Obecność materiału genetycznego wirusa rzekomego pomoru drobiu o dużej zjadliwości (NDV) stwierdzono u ptaków żyjących w niewoli w chowie przyzagrodowym w Głuchowie w gminie Chełmża w powiecie toruńskim. W gospodarstwie utrzymywanych było 49 ptaków: 45 kur i 4 perliczki. Ognisko choroby zostało potwierdzone na podstawie wyników badań otrzymanych 9 stycznia 2025 r. z Państwowego Instytutu Weterynaryjnego - Państwowego Instytutu Badawczego w Puławach.
- Jest to pierwsze ognisko rzekomego pomoru drobiu stwierdzone na terenie województwa kujawsko-pomorskiego - podkreśla Wojciech Młynarek.
W gospodarstwie zostały wdrożone procedury związane z likwidacją choroby. - Ustalenia z dochodzenia epidemiologicznego pozwalają założyć, że przyczyną wystąpienia ogniska rzekomego pomoru drobiu było niezachowanie właściwych wymogów bioasekuracji i brak izolacji utrzymywanych ptaków od ptaków dzikich - podaje WIW Bydgoszcz.
- Ognisko zostało zlikwidowane, nie będą wyznaczane okręgi, co dopuszczają przepisy w razie stwierdzenia NDV w małych, niekomercyjnych gospodarstwach (do 50 sztuk), natomiast powiatowy lekarz weterynarii podejmie czynności standardowe, czyli skupiamy się na działaniach informacyjnych i kontroli bioasekuracji w najbliższym sąsiedztwie tego ogniska - podkreśla Wojciech Młynarek.
W 2025 roku w Polsce stwierdzono już łącznie 21 ognisk rzekomego pomoru drobiu (w Podlaskiem, Lubelskiem, Mazowieckiem). Łącznie utrzymywanych w nich było ponad 3 mln sztuk drobiu. A także w gospodarstwie w Małopolsce, hodującym drób wyłącznie na własny użytek. Wirusa potwierdzono tam u 59 kur i 19 gołębi.

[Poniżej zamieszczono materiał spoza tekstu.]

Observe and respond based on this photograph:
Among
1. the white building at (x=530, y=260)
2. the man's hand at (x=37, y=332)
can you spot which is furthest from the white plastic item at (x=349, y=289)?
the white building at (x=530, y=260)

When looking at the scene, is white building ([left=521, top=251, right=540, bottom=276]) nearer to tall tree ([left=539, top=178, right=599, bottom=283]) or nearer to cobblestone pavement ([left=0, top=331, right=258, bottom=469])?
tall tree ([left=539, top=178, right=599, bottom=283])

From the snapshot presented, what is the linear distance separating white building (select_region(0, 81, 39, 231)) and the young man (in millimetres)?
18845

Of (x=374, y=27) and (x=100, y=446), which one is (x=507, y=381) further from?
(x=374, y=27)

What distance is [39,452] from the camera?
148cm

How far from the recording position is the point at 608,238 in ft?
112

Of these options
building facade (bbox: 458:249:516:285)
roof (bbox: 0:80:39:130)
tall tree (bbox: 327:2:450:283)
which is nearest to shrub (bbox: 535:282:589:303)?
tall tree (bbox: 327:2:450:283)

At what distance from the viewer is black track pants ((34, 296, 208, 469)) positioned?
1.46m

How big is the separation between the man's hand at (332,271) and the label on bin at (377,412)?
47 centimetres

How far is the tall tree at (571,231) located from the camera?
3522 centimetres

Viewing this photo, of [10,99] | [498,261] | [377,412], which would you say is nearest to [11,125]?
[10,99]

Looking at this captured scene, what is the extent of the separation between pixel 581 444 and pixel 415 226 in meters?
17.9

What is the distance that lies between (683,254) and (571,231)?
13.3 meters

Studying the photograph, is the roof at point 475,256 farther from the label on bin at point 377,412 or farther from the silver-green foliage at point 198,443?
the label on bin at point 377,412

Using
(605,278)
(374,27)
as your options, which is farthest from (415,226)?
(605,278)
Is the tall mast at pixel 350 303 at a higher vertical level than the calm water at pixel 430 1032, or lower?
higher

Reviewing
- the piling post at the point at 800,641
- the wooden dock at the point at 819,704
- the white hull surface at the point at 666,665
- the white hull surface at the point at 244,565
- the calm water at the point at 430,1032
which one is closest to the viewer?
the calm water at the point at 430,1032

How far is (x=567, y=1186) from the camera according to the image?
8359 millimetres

Tutaj znajdziesz mapę ognisk rzekomego pomoru drobiu w Polsce
Przebieg kliniczny rzekomego pomoru drobiu jest różny w zależności od gatunku ptaka. Szczepy wirusa cechuje bardzo duże zróżnicowanie w zjadliwości, zdarzają się przypadki bezobjawowe, jak i o gwałtownym przebiegu, z objawami ze strony układu oddechowego, pokarmowego, a czasem również nerwowego. Znacznie zróżnicowany jest również wskaźnik śmiertelności.